What Girls says is “F**k the gaze.” Lena Dunham ain’t really performing for you. She’s saying people like me–which is most of you–like to f**k. And in a real narrative of real life, the people who do most of the f**king don’t actually look like Victoria Secret models. Your expectations for what f**king should look like are irrelevant. Here is how it looks like to the narrator. I kind of love that. In this (perhaps limited) sense, I can understand the “For Us, By Us” acclaim. The show’s disregard for male notions of sex is pretty profound. And it achieves this while still giving us a fairly interesting cast of male characters.  [this is my cleaned up version, because, honestly, there's just some words I don't like on my blog]

Photo of the day

Enjoyed this set of photos of women guarding the works of art in Russian museums.  Reminded me of my trip to the Hermitage 23 years ago.  It’s got an absolutely amazing collection, but I was so jet-lagged and just tiredfrom our travel schedule that I basically slept-walk through the place without anything making much of an impression.  One of my great regrets.

Andy Freeberg, Guardians

Stroganov Palace, Russian State Museum.

Andy Freeberg.

Realism, fantasy, and the Hobbit

Saw the Hobbit a couple days ago.  It’s so hard to view a movie like this outside the context of the book.  I usually try to do so, but in this case I really spent far too much of the movie thinking, “How do you make a 2:45 movie for the first part of a trilogy for a 300 page book?!”  Pacing!  I guess when you are Peter Jackson nobody just says, “seriously?!”  It was certainly an amazing visual spectacle, but way too bogged down.

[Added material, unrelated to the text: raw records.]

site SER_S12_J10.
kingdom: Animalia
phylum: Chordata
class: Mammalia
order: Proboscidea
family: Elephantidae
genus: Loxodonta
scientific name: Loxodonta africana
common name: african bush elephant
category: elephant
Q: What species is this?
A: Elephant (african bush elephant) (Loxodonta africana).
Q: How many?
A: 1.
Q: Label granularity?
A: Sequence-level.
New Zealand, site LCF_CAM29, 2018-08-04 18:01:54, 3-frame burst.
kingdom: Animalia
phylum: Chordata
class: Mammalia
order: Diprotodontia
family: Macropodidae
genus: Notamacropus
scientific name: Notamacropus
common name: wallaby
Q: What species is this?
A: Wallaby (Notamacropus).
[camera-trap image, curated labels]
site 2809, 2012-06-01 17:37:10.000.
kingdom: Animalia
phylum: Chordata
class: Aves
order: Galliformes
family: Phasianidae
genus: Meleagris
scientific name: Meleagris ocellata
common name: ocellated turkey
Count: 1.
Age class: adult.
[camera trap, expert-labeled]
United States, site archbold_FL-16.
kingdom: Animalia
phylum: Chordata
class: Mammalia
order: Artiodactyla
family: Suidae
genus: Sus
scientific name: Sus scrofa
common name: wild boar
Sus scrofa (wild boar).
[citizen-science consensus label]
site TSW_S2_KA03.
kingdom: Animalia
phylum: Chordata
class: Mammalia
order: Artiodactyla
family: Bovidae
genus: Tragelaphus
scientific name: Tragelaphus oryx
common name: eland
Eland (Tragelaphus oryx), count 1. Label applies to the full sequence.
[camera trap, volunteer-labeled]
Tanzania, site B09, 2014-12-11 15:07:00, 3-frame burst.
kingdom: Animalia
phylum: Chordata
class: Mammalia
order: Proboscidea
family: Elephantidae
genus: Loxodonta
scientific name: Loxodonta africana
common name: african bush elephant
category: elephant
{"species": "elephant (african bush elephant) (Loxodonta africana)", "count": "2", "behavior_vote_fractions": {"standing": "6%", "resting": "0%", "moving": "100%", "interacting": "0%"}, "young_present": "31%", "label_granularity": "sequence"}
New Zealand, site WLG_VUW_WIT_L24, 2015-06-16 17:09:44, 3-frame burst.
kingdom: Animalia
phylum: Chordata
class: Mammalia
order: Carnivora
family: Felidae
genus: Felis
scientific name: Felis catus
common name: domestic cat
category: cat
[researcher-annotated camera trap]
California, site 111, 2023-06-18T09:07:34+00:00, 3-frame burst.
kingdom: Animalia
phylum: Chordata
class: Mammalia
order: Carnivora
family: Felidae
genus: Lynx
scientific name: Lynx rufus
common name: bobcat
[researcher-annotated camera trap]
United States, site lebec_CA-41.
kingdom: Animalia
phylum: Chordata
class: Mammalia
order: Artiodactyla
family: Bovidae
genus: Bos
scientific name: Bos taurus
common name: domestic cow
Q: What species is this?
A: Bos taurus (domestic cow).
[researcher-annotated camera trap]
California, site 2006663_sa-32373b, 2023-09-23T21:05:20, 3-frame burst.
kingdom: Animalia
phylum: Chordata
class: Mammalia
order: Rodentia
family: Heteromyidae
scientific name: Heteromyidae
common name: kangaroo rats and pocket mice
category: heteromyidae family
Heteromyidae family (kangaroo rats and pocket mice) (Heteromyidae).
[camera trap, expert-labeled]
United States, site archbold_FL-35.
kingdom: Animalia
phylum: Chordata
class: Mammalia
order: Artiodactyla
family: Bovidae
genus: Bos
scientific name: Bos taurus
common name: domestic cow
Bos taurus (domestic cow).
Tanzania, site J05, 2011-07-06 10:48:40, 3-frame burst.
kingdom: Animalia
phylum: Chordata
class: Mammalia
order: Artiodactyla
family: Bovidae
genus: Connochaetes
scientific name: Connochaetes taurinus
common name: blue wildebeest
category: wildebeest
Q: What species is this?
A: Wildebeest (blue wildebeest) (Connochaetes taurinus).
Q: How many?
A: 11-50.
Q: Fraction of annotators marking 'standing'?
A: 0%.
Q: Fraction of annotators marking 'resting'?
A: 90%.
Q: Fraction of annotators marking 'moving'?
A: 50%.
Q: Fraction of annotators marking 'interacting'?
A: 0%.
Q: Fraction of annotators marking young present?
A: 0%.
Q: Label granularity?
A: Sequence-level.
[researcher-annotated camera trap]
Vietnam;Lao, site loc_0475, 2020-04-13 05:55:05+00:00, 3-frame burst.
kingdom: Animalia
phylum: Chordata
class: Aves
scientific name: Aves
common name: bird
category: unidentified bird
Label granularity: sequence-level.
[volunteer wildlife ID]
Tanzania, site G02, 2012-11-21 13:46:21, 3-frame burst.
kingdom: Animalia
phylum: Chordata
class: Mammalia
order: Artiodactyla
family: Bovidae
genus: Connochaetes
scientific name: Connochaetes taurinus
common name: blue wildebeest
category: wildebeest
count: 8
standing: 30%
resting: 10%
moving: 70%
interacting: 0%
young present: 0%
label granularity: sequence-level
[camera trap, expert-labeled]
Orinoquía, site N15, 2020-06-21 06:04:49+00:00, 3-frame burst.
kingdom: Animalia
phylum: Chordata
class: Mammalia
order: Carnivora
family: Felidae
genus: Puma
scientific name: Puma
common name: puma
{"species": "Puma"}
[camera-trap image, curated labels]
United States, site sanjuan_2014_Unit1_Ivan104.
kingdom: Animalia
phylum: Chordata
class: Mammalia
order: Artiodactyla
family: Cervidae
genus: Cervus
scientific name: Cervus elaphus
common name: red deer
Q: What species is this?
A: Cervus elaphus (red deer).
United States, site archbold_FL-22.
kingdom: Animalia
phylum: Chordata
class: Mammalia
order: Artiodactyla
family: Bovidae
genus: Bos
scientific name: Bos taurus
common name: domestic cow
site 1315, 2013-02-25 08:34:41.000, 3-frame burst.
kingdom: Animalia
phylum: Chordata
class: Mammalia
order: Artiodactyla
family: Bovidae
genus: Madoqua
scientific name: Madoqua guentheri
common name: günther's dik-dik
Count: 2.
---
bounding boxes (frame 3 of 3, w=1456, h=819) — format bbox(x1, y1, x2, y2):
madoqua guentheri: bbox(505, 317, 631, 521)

What really frustrated me, though, was the lack of realism.  What? you ask.  We’re talking about a movie with Orcs, goblins, dragons, and magic rings.  That aside, of course.  The reason the Harry Potter books are so great is because within the world JK Rowling has invented everything rings so damn true– from awkward teenage love to the desire for the ever better flying broom.  No real complaints with Tolkien on that score, but in the movie, I swear Bilbo, Gandalf, and the company of Dwarves somehow managed to avoid any serious injury throughout a series of violence and mayhem that would have even killed James Bond. Sure, I get that the heroes get to avoid their share of swinging swords and flying arrows, but 16 people don’t escape hundreds of similarly armed, attacking foes without a single casualty.  Dwarves, hobbits, giant flying eagles, etc., don’t pull me out of a movie and my suspension of disbelief, but surviving absolutely ridiculous attacks and calamities completely unscathed sure does.